(Excerpted records Opens)
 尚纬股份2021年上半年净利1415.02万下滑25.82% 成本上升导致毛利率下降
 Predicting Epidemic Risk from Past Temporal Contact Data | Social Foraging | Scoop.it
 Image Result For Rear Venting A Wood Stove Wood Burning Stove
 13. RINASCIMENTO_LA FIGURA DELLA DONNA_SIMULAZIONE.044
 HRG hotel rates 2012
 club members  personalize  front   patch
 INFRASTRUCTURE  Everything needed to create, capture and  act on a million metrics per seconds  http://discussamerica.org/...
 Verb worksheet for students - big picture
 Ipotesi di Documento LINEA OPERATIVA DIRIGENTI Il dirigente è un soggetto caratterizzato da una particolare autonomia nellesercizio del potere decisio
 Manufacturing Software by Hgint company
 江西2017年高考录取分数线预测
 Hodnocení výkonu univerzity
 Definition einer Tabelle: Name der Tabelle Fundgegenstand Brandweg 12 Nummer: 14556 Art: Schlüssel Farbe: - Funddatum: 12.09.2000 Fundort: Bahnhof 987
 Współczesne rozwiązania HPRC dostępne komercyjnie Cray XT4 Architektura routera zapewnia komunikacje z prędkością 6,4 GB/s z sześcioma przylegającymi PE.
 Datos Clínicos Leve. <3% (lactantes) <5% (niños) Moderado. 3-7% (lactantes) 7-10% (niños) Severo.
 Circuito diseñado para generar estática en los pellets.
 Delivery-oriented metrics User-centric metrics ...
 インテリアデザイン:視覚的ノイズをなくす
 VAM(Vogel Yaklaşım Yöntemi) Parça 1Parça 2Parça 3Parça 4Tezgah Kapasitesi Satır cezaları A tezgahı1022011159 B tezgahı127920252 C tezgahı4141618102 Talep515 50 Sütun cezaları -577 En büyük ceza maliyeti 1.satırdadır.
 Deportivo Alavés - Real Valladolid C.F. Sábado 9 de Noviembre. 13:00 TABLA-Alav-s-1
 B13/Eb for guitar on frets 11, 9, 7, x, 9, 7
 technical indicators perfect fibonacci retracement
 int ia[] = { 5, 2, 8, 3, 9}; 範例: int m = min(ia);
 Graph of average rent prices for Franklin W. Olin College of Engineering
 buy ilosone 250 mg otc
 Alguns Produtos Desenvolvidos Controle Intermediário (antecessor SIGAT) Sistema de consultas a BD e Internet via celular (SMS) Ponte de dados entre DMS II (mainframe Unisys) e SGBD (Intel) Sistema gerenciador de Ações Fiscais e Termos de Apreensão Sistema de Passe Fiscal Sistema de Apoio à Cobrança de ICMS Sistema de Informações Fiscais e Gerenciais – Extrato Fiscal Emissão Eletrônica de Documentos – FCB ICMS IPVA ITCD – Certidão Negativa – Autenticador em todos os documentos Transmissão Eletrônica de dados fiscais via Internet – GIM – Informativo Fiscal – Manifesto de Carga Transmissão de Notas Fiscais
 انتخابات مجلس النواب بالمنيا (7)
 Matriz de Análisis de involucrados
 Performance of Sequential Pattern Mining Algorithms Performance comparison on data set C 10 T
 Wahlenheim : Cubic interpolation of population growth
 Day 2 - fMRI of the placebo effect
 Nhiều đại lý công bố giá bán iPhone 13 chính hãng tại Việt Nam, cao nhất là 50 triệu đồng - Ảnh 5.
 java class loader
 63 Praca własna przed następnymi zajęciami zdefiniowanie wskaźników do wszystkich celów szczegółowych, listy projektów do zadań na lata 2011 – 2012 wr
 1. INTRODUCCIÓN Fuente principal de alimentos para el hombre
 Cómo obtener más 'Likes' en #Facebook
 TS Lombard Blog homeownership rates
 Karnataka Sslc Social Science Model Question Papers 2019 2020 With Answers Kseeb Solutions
(Excerpted records Closes)
• **Task description**: Copy each line from the data above that includes "para".

• **Exercise result**:
 Circuito diseñado para generar estática en los pellets.
 1. INTRODUCCIÓN Fuente principal de alimentos para el hombre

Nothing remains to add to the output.